Many times school leaders have “no idea what they’re doing.”

“They lock themselves into bad contracts that can last for decades, at below market rate terms,” Berg said. “Meanwhile, the cell towers are irradiating all the kids, the staff and the teachers the entire school day, along with the surrounding neighbors 24/7.”

Parents frequently don’t learn of the deal until after it’s been signed — and then it’s too late, he said.

One of Berg’s cases involves what he called “a nightmare scenario” in Wyandotte, Michigan, where the school board, after literally 48 seconds of discussion, approved a contract with T-Mobile to pay the district $1,000 a month to operate a “massive array” of wireless antennas on the chimney atop Washington Elementary School.

Parents didn’t find out until the antennas were being installed. They protested, but the school board and superintendent insisted the contract would not be broken.

Parent dissatisfaction grew so great that the superintendent was forced to resign. The new superintendent asked T-Mobile to move the antennas to a district site — and the superintendent offered to build a taller cell tower for T-Mobile at the district’s expense.

T-Mobile refused.

Several parents sued to prevent T-Mobile from activating the antennas. The parents initially succeeded in court, but then the court dismissed their suit and allowed T-Mobile to turn on the antennas.

=== Set tasks ===
1. In the article about cell antennas at schools, how much did T-Mobile agree to pay the Wyandotte district each month?
2. Render this sentence from the article on school cell antennas in Spanish: "Parents didn't find out until the antennas were being installed."
3. Pick up the article about cell antennas on school buildings after its last sentence and keep writing.

=== Entries ===
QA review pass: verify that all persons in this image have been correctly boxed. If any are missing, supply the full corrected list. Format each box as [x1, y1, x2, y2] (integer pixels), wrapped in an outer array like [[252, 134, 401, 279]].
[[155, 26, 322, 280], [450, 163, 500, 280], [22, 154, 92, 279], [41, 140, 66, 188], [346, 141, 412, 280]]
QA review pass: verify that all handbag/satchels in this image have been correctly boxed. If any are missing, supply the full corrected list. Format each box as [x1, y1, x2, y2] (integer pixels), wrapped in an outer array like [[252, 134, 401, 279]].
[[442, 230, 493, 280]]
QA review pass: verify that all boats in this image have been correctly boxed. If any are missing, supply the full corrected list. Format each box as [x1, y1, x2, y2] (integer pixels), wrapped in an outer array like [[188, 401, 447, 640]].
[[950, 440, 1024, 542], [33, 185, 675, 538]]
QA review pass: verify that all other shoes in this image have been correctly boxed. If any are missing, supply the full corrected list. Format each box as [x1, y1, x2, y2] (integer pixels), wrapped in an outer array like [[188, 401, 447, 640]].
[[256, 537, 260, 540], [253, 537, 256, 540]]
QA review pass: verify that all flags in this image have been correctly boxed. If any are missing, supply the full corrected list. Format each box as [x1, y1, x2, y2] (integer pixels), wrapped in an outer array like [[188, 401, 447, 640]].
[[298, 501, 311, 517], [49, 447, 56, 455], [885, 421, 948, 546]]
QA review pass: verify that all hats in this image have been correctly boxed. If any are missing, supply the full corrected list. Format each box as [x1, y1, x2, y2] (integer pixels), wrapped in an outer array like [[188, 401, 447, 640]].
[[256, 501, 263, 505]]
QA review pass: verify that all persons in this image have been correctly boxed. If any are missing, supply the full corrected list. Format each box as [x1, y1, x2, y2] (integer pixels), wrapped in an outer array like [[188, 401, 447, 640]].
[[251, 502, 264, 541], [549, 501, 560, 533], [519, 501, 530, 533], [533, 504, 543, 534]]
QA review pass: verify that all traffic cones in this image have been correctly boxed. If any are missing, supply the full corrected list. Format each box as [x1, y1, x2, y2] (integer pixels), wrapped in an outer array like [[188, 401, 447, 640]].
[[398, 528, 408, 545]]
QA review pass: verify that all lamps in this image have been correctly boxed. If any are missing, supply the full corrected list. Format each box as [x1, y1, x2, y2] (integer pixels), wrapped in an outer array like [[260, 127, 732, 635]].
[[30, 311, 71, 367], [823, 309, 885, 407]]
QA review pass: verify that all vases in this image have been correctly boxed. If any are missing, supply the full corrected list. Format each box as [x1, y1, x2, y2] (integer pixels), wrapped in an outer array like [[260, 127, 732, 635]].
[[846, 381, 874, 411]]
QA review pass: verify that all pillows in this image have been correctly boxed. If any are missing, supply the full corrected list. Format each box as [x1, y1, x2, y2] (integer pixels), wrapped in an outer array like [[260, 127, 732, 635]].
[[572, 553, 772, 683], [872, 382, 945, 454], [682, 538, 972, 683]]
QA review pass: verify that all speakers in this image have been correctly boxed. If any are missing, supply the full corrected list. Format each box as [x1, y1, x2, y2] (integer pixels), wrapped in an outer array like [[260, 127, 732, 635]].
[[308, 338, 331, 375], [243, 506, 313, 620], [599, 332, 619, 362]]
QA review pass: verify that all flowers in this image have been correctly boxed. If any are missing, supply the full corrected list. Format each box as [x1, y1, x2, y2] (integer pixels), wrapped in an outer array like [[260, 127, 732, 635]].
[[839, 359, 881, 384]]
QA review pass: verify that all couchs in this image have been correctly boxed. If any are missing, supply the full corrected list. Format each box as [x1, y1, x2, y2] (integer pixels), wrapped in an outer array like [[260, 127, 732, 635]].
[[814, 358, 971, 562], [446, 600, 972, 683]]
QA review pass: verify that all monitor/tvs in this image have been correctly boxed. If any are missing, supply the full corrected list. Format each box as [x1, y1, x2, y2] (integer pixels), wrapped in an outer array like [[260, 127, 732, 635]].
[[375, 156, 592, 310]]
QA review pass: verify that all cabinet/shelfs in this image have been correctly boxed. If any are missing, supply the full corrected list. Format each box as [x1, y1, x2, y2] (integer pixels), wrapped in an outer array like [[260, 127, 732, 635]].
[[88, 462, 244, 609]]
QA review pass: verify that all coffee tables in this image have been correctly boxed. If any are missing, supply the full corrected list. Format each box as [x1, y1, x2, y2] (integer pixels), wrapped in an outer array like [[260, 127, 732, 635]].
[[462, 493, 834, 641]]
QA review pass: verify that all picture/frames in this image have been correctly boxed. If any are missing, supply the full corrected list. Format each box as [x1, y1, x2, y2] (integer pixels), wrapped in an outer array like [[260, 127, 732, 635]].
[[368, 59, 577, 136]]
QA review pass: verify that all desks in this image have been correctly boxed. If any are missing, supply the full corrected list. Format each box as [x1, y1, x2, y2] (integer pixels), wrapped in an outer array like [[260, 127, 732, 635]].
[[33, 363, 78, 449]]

=== Answers for the tasks ===
1. $1,000 a month.

2. Los padres no se enteraron hasta que se estaban instalando las antenas.

3.
“The parents have appealed the decision,” Berg said, “but in the meantime, parents of about 20% of the pre-antenna student population have pulled their kids from the school, many transferring them to other schools or districts, and some selling their homes and moving from the city.”

Jenny DeMarco, co-founder and communications director for Virginians for Safe Technology, told The Defender she “accidentally” discovered that her kids’ private school had been sited for a cell tower. “They never disclosed this to the parents who paid tuition.”

“So I ended up making flyers,” she said. “My husband and I stood in the parking lot lines and handed out the flyers” informing parents of the school’s plans.

Enough parents found out about the proposed cell tower, that school leaders were “forced to address it,” DeMarco said. Although the school administrator evaded DeMarco’s attempts to determine if and when a contract was signed, the tower hasn’t gone up.